Radio Al-Salam Radio Al-Salam
Écrit par Sophie Sager
Publié le 14 mars 2023, mis à jour le 11 mai 2023

Radio Al-Salam est une radio multi confessionnelle et indépendante du nord de l’Irak. Elle emploie des journalistes syriens, irakiens, libanais, iraniens et kurdes qui produisent du contenu très éclectique et en plusieurs langues pour les diverses communautés de la région. Lepetitjournal.com a recontré Aymeric de Chezelles, le directeur français de la radio depuis 2021. Il nous explique les rôles des associations et institutions françaises au sein de la construction et de l’opération de la radio.
 

Pouvez-vous nous expliquer votre parcours et ce que vous faites au quotidien à Radio Al-Salam?

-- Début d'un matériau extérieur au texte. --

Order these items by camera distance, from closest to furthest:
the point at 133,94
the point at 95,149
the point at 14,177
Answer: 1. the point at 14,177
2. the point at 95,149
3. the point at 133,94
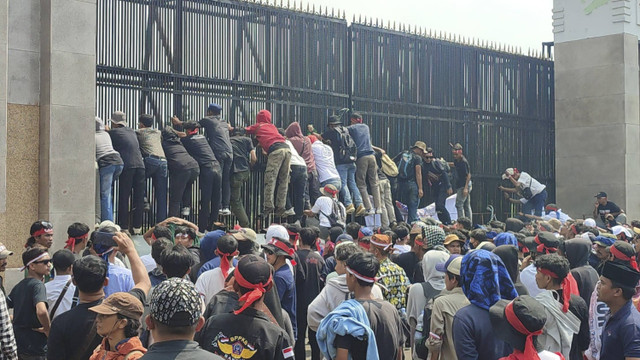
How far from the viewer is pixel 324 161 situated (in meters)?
15.6

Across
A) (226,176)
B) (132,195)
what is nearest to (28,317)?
(132,195)

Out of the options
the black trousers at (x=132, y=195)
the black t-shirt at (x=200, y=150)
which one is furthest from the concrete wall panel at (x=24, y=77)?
the black t-shirt at (x=200, y=150)

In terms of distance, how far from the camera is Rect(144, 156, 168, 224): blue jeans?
13.4m

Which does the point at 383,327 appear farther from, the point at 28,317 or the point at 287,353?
the point at 28,317

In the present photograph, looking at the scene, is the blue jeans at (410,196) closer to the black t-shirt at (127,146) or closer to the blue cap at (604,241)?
the black t-shirt at (127,146)

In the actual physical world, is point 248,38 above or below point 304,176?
above

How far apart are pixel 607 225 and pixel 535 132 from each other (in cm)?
439

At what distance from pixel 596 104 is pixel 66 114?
1453 centimetres

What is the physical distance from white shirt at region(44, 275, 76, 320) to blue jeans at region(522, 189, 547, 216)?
1499 centimetres

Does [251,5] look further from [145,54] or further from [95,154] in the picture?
[95,154]

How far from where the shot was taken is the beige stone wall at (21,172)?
38.7 ft

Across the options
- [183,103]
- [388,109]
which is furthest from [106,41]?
[388,109]

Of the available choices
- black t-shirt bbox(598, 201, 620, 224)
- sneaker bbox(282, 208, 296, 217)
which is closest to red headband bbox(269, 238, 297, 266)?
sneaker bbox(282, 208, 296, 217)

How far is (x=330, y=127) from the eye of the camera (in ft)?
53.1
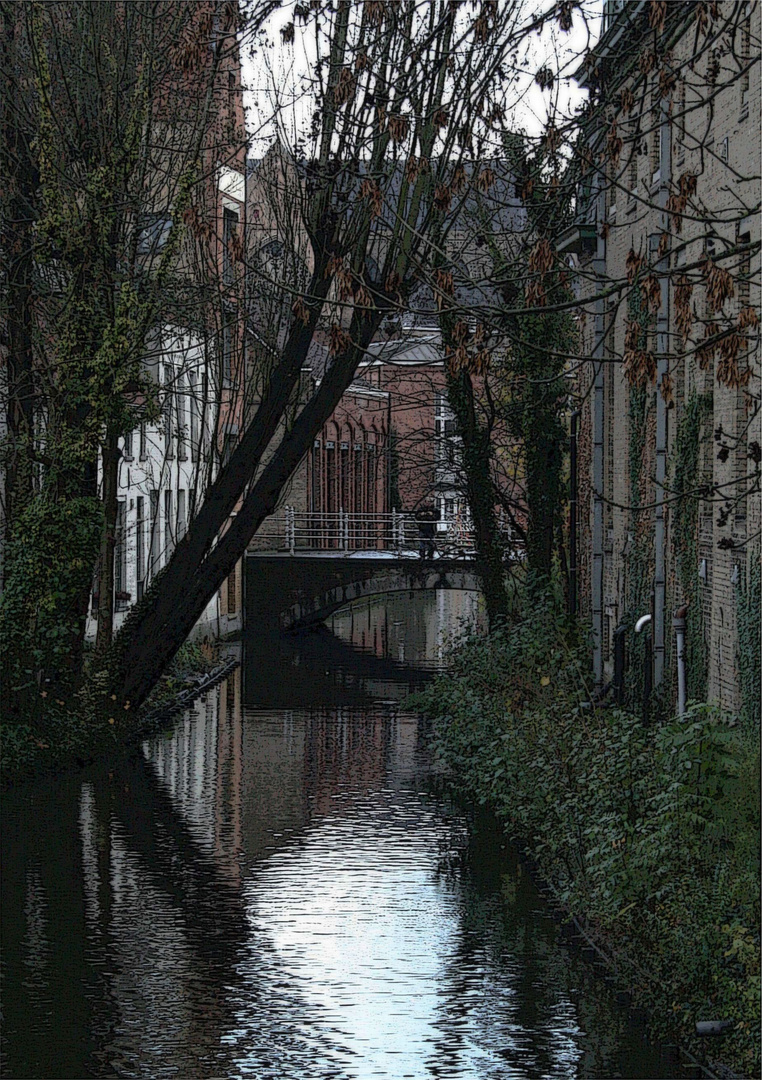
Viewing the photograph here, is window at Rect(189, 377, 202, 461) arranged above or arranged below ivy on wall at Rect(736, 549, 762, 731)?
above

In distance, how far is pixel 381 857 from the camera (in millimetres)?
15523

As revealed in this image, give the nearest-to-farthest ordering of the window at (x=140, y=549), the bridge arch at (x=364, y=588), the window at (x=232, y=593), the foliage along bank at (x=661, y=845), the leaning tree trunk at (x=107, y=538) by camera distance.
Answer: the foliage along bank at (x=661, y=845), the leaning tree trunk at (x=107, y=538), the window at (x=140, y=549), the window at (x=232, y=593), the bridge arch at (x=364, y=588)

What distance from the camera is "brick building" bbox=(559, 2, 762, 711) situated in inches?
413

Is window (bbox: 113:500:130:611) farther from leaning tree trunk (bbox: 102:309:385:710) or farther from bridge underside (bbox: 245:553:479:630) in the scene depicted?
bridge underside (bbox: 245:553:479:630)

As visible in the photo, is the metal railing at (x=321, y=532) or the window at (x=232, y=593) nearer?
the window at (x=232, y=593)

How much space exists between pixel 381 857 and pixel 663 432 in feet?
21.8

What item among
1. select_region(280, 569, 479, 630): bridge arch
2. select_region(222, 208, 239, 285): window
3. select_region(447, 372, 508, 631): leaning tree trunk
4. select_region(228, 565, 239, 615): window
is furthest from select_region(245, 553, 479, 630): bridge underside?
select_region(447, 372, 508, 631): leaning tree trunk

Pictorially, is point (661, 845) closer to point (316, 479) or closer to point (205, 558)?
point (205, 558)

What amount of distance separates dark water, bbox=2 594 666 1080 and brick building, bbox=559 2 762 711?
122 inches

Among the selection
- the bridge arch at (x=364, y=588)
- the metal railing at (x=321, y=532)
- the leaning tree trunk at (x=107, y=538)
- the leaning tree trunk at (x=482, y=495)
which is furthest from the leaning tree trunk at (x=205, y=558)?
the metal railing at (x=321, y=532)

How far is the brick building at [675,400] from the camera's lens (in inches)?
413

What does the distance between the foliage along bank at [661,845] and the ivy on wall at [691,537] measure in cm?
305

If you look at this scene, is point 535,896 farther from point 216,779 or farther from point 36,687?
point 36,687

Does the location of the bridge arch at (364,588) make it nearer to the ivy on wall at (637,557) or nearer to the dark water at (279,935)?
the ivy on wall at (637,557)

J’ai 32 ans et j'ai plutôt un profil associatif. Après différentes expériences dans le domaine de la solidarité internationale (au Togo, Congo et au Maroc), je suis devenu directeur de Radio Al-Salam en 2021. J’avais la volonté de m’immerger dans un projet à mi-chemin entre l’associatif et le journalisme. Le premier est un domaine que je connais bien et le deuxième me passionne sans que j’ai énormément pu y toucher. Le rôle de directeur de Radio Al-Salam était à la frontière de ces deux mondes.

 

La radio produit des contenus en arabe et en kurde

 

L’équipe est assez petite. Nous sommes 9. Toutes les fonctions non journalistiques sont chapeautées par moi. Très concrètement je fais le management de l’équipe, la gestion financière, la gestion des ressources humaines, la recherche de financement, les relations avec les partenaires et bailleurs et la communication.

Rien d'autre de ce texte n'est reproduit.